Wine.com pays about $2 million annually for its regulatory compliance, including licenses, legal costs and warehouse management.

“Each state acts like its own country,” says Dini Rao, vice president of products for New York-based Lot18, a flash-sales wine site.

Some states, including California and Washington, don’t have any annual limits on how much wine can be shipped directly to consumers, but shipping wine directly to customers in Utah and Kentucky is a felony and could land a winery in jail. In certain states, such as Florida, some counties are dry and don’t permit wine to be shipped in.

Texas prohibits delivery by mail of beverages with over 16% alcohol, effectively eliminating port and other dessert wines. There are also laws that require a signature from someone at least 21 years old for wine deliveries.

All of this makes online wine sales an outlier in the flourishing e-commerce world. Wine sales shipped directly to consumers in the U.S. totaled roughly $1.35 billion in the 12 months through July, or 4.8% of the $28 billion wine market, according to ShipCompliant, a Boulder, Colo., company that helps wineries comply with shipping rules. Excepting wine clubs and orders made by phone, the market for direct-to-consumer wine-bottle shipments online is typically about a tenth of that, suggesting such deliveries represent less than 1% of total wine sales, the company said.

Meanwhile, online retail sales are forecast to be as much as 12% of total retail sales this year, up from about 3% in 2007, according to the National Retail Federation. Online holiday sales are forecast to jump 12% to as much as $96 billion this year, much faster than the 4.1% rise projected for overall holiday sales.

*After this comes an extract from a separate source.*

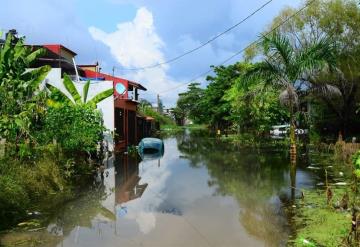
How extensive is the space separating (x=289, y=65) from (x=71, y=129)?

Many companies have tried—and failed—to crack the online wine market. Wine.com itself had to be relaunched by new owners after going bust in 2001 under the weight of operational costs. It was revived with funding from private-equity firm Baker Capital in 2004.

Even e-commerce giant Amazon.com Inc. AMZN +0.74% has repeatedly stumbled with wine sales. The company lost about $30 million on a 1999 investment in start-up WineShopper, which flopped partly due to the intricacies of interstate wine shipping. A second Amazon effort sputtered in 2009 after its partner, New Vine Logistics, suspended operations amid financial troubles.

Amazon isn’t giving up. In September the company met with about 100 California wineries to gauge their interest in listing and selling bottles through a special section on the Amazon.com site later this year.

Amazon plans to shield itself from some of the complexities of online wine sales by passing the shipping burden to the wineries. The program will initially allow consumers in only 13 states to receive wine at their front door, according to winery executives who attended the September workshop. An Amazon spokesman declined to comment.

Violating wine-shipping rules and limits can lead to fines, suspension or, ultimately, termination of a winery’s license. Because of laws favoring local distributors, the wineries themselves can’t ship directly to consumers in 11 states, including Massachusetts, Pennsylvania and Oklahoma, according to advocacy group Free the Grapes.

Peter Sisson, who founded Wineshopper.com—now operated by Wine.com—said there are still too many obstacles for online wine sales to explode. “Wine is mostly an impulse item, something that you buy on your way to the dinner party,” he said. “Since you have to be 21 to receive it, that means you’re shipping it to your office and then lugging bottles home, which defeats the purpose.”

“We can have customers come to Napa, love our wine, and we have to tell them we’re sorry, we can’t ship it to your state—we have to turn away a lot of business,” said Scott Meadows, general manager of Silenus Vintners in Napa, Calif.

Chang-rae Lee, a novelist and creative writing professor at Princeton University in Princeton, N.J., said he buys seven to eight cases of wine a year online, partly because of the expansive selection compared with the local spirits shop. When he finds a website that won’t ship directly to him, he has his wine sent to a friend in New York where he can pick it up later.

“It does seem there’s a lot of red tape to get through to buy wine online,” said Mr. Lee. “It would be so much nicer if it was just an open country.”